Fed officials huddle under pressure from Iran war, Trump’s rage

The Federal Reserve will hold its March policy meeting under intense political pressure from President Trump and the economic blowback of the war with Iran.

After keeping borrowing costs steady in January, members of the Fed’s rate-setting committee are set to meet Tuesday and Wednesday while facing a far more tumultuous economy and political climate.

Prices for crude oil, gasoline, natural gas and fertilizer have skyrocketed since the U.S. and Israel began their bombardment of Iran more than two weeks ago, which could both slow the economy and push inflation higher.

“The most important developments since the last FOMC meeting are the start of the war in Iran and the spike in oil prices,” wrote David Mericle, chief U.S. economist at Goldman Sachs global investment research, in an analysis.

“For the Fed, the war increases both the risk that earlier rate cuts will be needed to address labor market softening and the risk that a higher inflation path will delay cuts.”

At the same time, the Trump administration is ramping up its criminal investigation into the Fed — and its rage against Chair Jerome Powell — after suffering a key defeat last week. 

The swirling political and economic storms are unlikely to influence the Fed’s upcoming interest rate decision. The Federal Open Market Committee (FOMC) was expected to keep rates steady again this month, and the odds of a cut dropped sharply as oil prices rose, according to futures markets.

But those dual threats are raising tough questions for the Fed as it navigates the road ahead, along with growing uncertainty about who will be behind the wheel: Powell, or Trump’s nominee to replace him, former Fed board member Kevin Warsh.

“As long as the DOJ’s investigation into the Fed and Powell continues, it is unlikely that the Senate will confirm Mr. Warsh,” wrote Brian Gardner, chief Washington policy strategist at Stifel Investment Bank.

“It is still highly likely that Warsh will be confirmed as Fed Chairman, but the timing of that is uncertain.”

Powell’s term as Fed chair expires in May, and Senate Republicans have voiced strong support for Warsh. But the process of replacing Powell has become ensnarled in Trump’s efforts to push him out of the Fed sooner.

[Saved data entries]

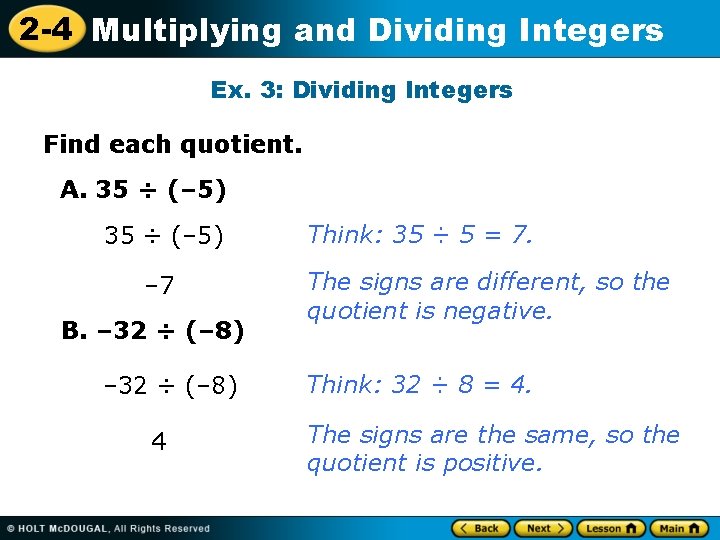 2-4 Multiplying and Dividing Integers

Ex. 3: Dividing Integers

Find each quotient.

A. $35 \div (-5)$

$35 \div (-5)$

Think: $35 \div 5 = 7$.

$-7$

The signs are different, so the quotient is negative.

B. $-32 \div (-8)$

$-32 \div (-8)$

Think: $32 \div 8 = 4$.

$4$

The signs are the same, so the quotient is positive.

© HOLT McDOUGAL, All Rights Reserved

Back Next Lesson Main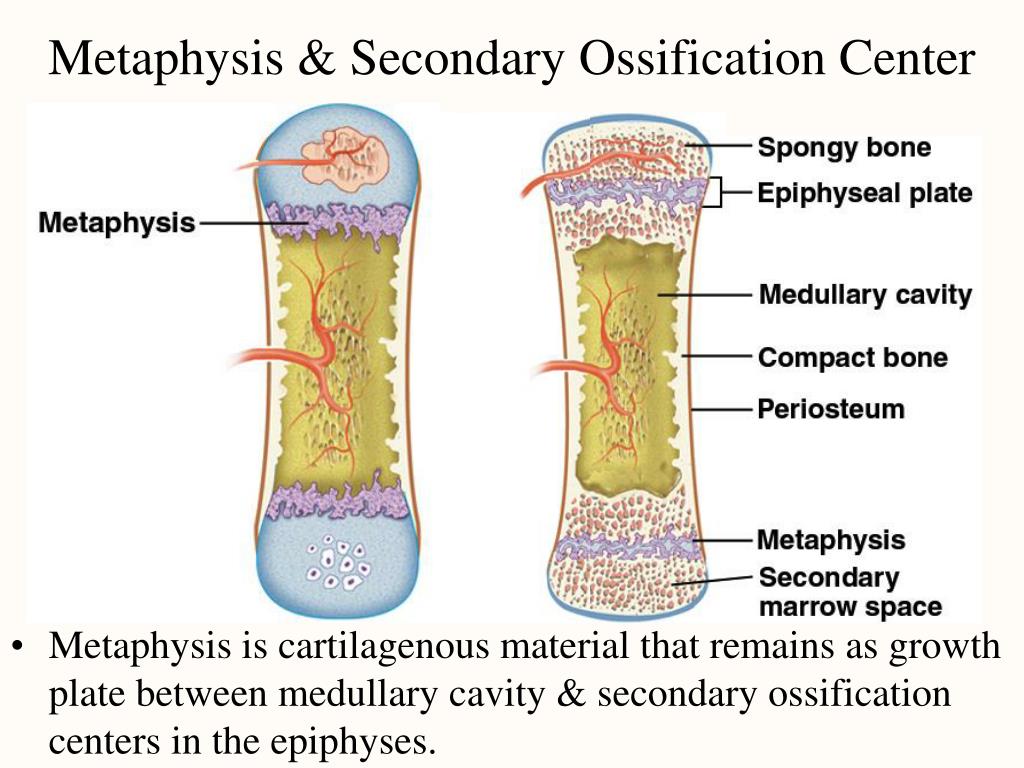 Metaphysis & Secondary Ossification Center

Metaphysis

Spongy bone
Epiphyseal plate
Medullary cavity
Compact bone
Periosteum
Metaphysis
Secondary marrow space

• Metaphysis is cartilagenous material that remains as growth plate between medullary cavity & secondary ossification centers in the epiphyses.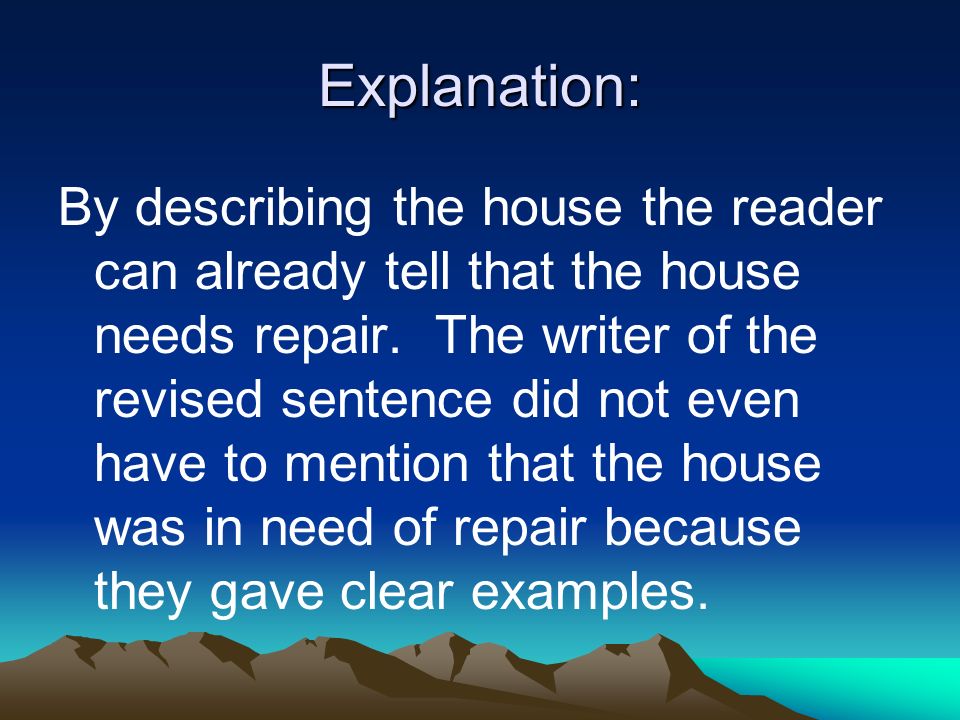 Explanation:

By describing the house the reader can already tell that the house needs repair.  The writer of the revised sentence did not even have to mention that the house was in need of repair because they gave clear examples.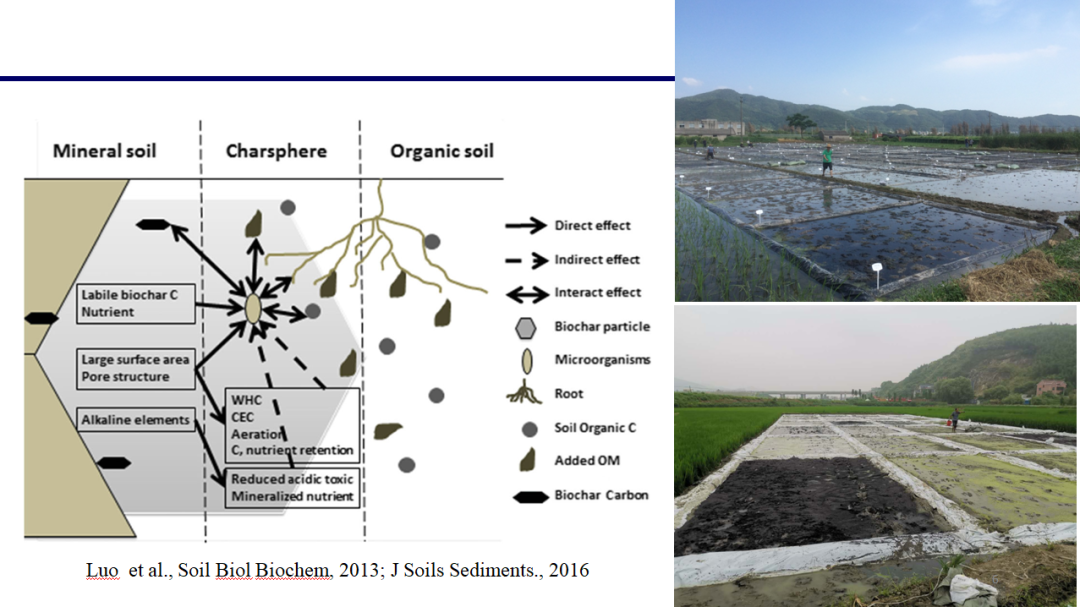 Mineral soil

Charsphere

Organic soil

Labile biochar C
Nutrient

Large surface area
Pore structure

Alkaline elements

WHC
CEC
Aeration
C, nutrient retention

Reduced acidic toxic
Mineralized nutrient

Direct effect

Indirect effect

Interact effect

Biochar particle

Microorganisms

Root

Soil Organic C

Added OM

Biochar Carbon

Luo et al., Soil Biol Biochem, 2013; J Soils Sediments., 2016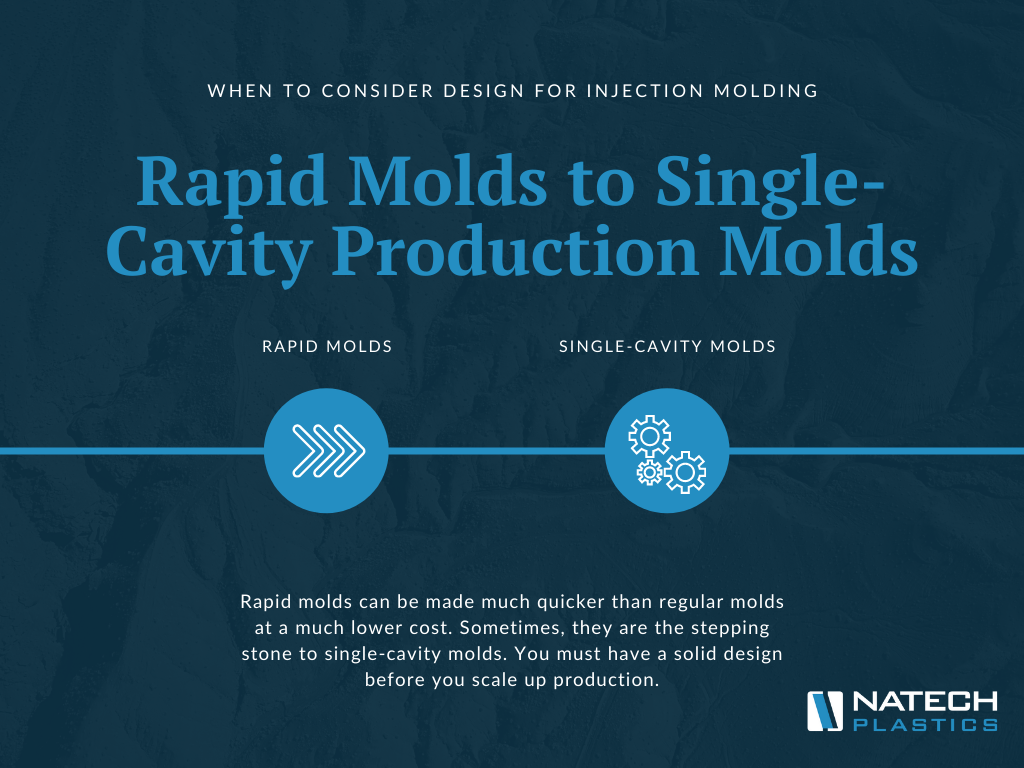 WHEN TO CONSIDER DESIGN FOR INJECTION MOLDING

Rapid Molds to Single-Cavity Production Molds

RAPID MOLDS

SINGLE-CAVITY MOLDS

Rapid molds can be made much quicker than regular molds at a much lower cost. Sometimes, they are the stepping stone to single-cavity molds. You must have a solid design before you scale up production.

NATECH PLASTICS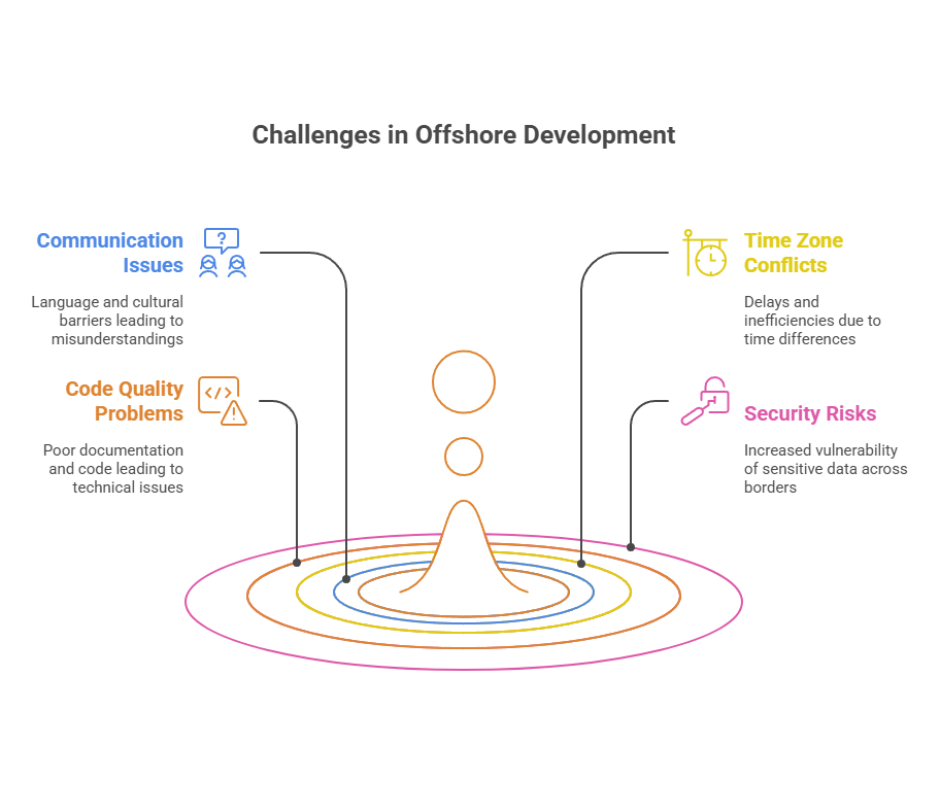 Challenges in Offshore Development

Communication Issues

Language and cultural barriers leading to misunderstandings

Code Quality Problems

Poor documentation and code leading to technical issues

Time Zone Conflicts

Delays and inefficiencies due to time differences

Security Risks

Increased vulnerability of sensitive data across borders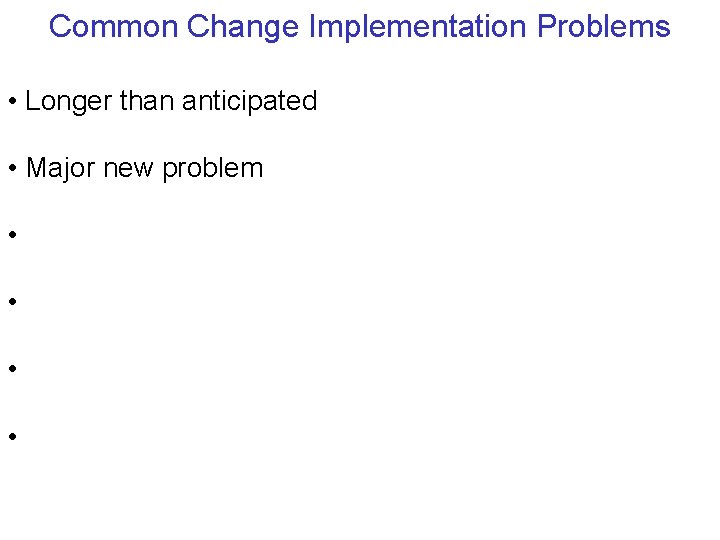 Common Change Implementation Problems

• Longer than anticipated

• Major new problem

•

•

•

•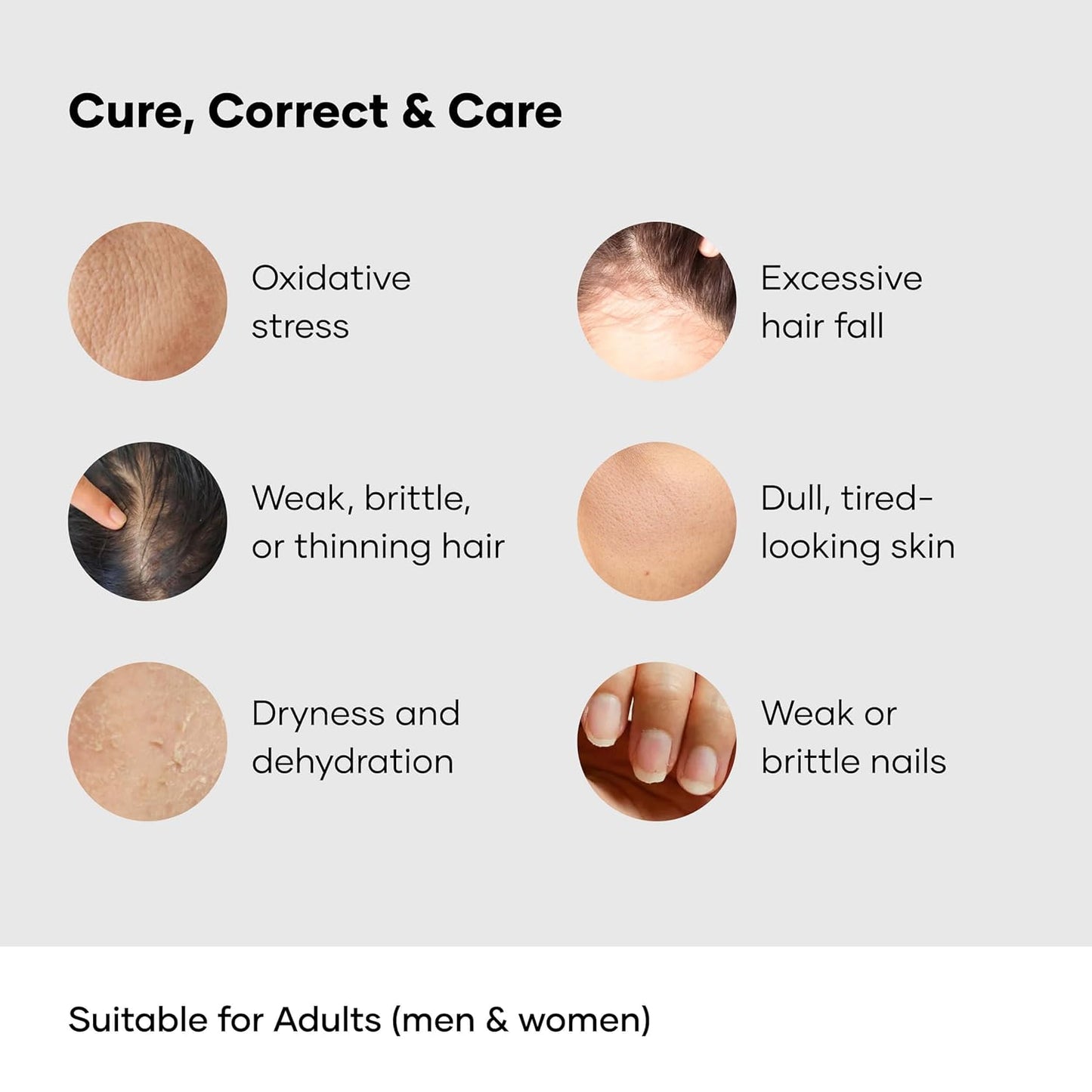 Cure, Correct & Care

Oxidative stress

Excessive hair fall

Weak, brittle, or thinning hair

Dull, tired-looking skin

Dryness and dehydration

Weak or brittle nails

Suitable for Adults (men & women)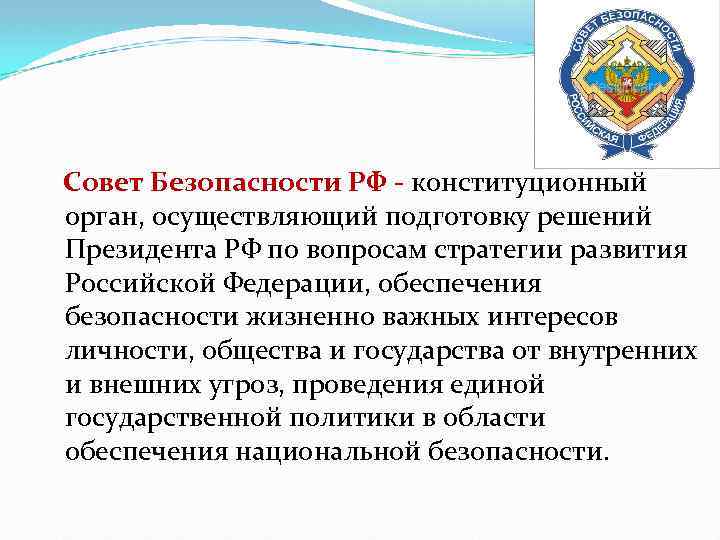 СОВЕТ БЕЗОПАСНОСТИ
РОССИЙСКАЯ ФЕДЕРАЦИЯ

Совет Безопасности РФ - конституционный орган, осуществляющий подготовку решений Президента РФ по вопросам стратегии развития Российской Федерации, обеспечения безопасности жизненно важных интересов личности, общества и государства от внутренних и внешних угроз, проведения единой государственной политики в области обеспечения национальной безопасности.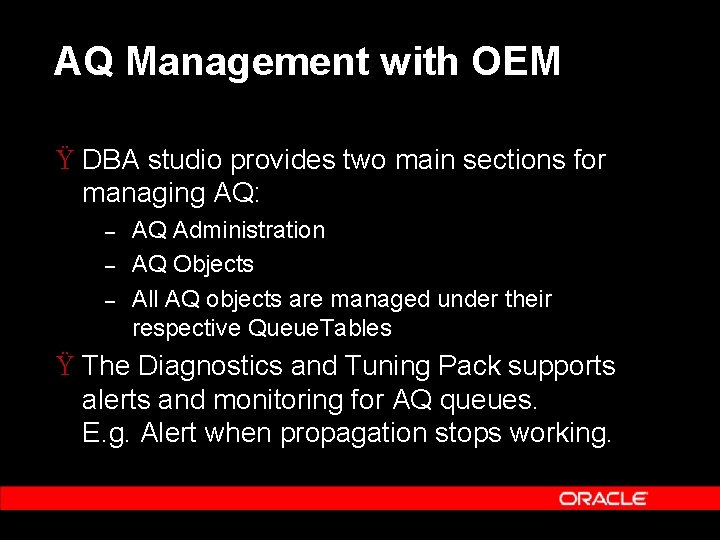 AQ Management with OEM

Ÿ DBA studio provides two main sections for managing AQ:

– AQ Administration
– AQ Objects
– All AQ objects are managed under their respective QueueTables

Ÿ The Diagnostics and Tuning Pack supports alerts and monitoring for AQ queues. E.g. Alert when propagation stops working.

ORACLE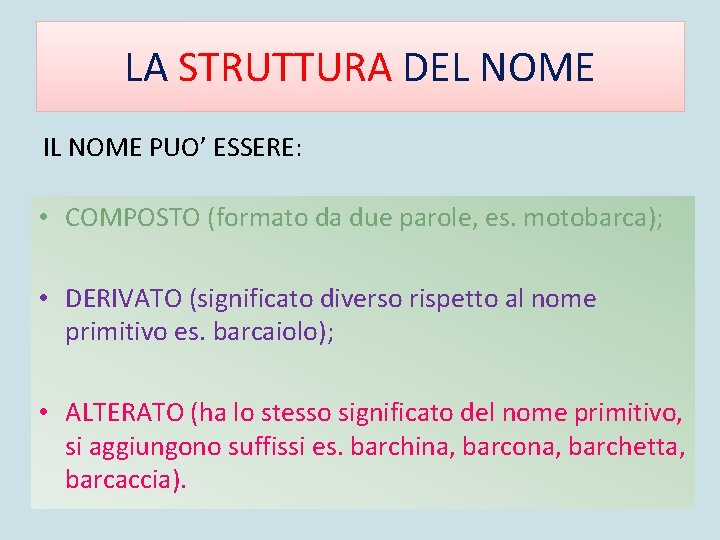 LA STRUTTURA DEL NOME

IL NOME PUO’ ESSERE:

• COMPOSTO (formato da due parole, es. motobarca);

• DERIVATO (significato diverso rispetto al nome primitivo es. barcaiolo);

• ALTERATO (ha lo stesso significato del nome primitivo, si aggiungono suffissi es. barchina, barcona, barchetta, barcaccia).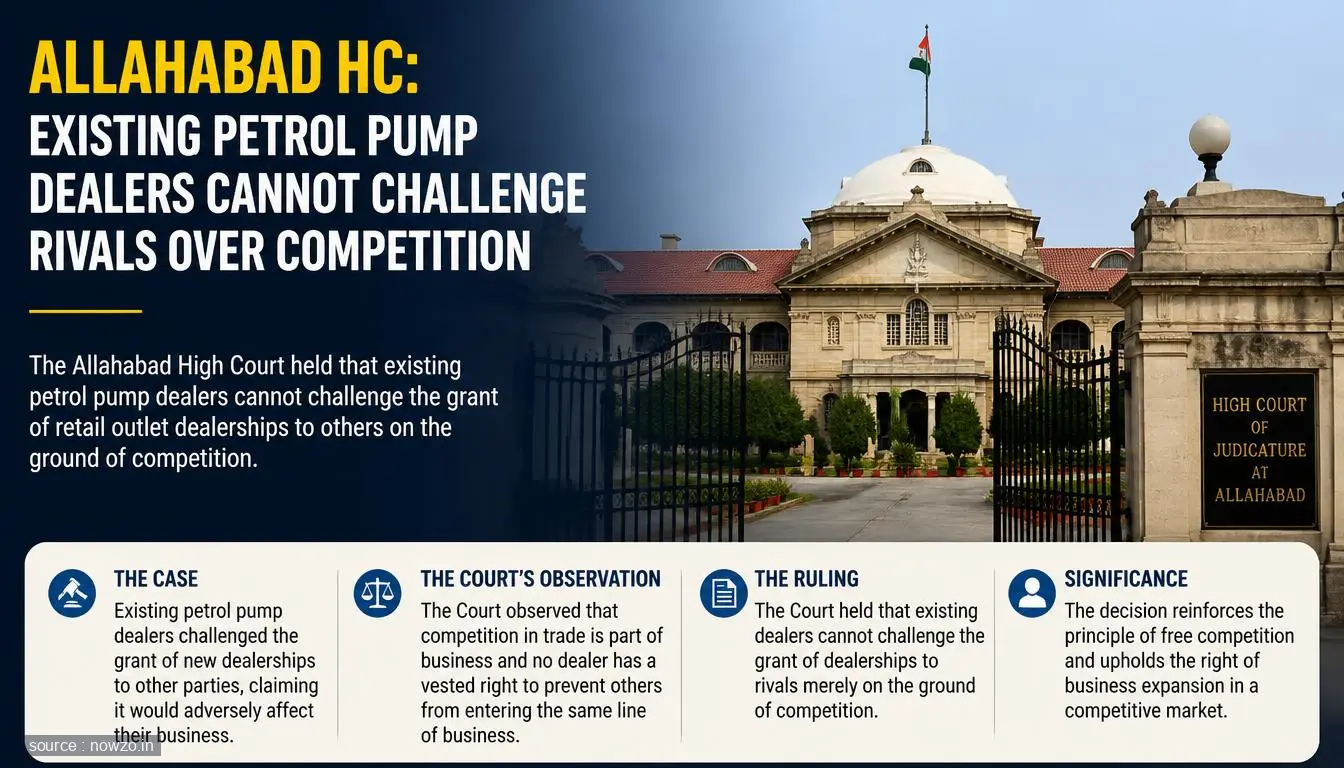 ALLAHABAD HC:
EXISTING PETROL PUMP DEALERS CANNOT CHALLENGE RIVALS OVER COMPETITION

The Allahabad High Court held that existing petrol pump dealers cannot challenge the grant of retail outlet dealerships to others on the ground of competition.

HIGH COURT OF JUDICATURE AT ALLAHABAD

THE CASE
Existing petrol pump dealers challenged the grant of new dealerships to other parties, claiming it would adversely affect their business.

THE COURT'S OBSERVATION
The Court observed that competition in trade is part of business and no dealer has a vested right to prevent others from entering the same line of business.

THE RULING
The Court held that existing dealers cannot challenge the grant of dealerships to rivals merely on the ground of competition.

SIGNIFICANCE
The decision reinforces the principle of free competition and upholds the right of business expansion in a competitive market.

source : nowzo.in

**TASK 1**
Reproduce the passage of the Fed article verbatim, from "Fed officials huddle" to "push inflation higher.".
**TASK 2**
Condense the paragraph of the Fed article that starts "Powell’s term as Fed chair expires in May" into one shorter sentence that keeps its main facts.
Nothing in the listing is required for this work.

**YOUR RESPONSE 1**
Fed officials huddle under pressure from Iran war, Trump’s rage

The Federal Reserve will hold its March policy meeting under intense political pressure from President Trump and the economic blowback of the war with Iran.

After keeping borrowing costs steady in January, members of the Fed’s rate-setting committee are set to meet Tuesday and Wednesday while facing a far more tumultuous economy and political climate.

Prices for crude oil, gasoline, natural gas and fertilizer have skyrocketed since the U.S. and Israel began their bombardment of Iran more than two weeks ago, which could both slow the economy and push inflation higher.

**YOUR RESPONSE 2**
Powell's term as chair ends in May and Senate Republicans strongly back Warsh, but replacing Powell has become tangled in Trump's push to force him out of the Fed earlier.